TASK INSTRUCTIONS:
a) In the post on unsolvable inhomogeneous systems, what does a particular solution define?
b) Extend the post on unsolvable inhomogeneous linear systems, picking up after its last sentence.

DOCUMENT:
# The Unapologetic Mathematician

## Unsolvable Inhomogenous Systems

We know that when an inhomogenous system has a solution, it has a whole family of them. Given a particular solution, it defines a coset of the subspace of the solutions to the associated homogenous system. And that subspace is the kernel of a certain linear map.

But must there always be a particular solution to begin with? Clearly not. When we first talked about linear systems we mentioned the example

$3x^1+4x^2=12$
$x^1-x^2=11$
$x^1+x^2=10$

In our matrix notation, this reads

$\displaystyle\begin{pmatrix}3&4\\1&-1\\1&1\end{pmatrix}\begin{pmatrix}x^1\\x^2\end{pmatrix}=\begin{pmatrix}12\\11\\10\end{pmatrix}$

or $Ax=b$ in purely algebraic notation.

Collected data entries
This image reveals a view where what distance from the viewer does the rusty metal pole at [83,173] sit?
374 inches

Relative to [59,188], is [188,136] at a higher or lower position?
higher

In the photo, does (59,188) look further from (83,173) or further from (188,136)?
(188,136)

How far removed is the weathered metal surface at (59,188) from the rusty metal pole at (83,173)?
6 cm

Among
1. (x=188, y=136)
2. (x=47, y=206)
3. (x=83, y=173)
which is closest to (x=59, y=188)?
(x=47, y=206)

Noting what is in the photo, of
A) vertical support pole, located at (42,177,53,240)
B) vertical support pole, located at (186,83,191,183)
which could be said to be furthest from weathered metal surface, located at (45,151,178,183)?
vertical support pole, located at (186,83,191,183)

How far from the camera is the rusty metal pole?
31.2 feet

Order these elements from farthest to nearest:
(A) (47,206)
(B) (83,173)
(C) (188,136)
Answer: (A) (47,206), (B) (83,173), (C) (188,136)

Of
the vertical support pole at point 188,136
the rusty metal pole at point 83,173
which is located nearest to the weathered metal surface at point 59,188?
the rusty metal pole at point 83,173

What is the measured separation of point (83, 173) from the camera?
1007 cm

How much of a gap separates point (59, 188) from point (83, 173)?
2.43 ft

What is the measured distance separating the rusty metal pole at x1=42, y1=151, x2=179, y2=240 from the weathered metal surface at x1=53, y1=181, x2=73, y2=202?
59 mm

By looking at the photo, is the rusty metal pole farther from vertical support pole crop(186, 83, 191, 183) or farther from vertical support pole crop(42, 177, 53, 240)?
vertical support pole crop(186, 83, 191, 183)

ANSWERS GIVEN:
a) A coset of the subspace of solutions to the associated homogeneous system.

b)
We saw then that this system has no solutions at all. What’s the problem? Well, we’ve got a linear map $A:\mathbb{F}^2\rightarrow\mathbb{F}^3$. The rank-nullity theorem tells us that the dimension of the image (the rank) plus the dimension of the kernel (the nullity) must equal the dimension of the source. But here this dimension is $2$, and so the rank can be at most $2$, which means there must be some vectors $b\in\mathbb{F}^3$ which can’t be written as $b=Ax$ no matter what vector $x$ we pick. And the vector in the example is just such a vector outside the image of $A$.

The upshot is that we can only solve the system $Ax=b$ if the vector $b$ lies in the image of the linear map $A$, and it might be less than obvious what vectors satisfy this requirement. Notice that this is more complicated than the old situation for single equations of single variables. In that case, the target only has one dimension, and the linear transformation “multiply by the number $A$” only misses this dimension if $A=0$, which is easy to recognize.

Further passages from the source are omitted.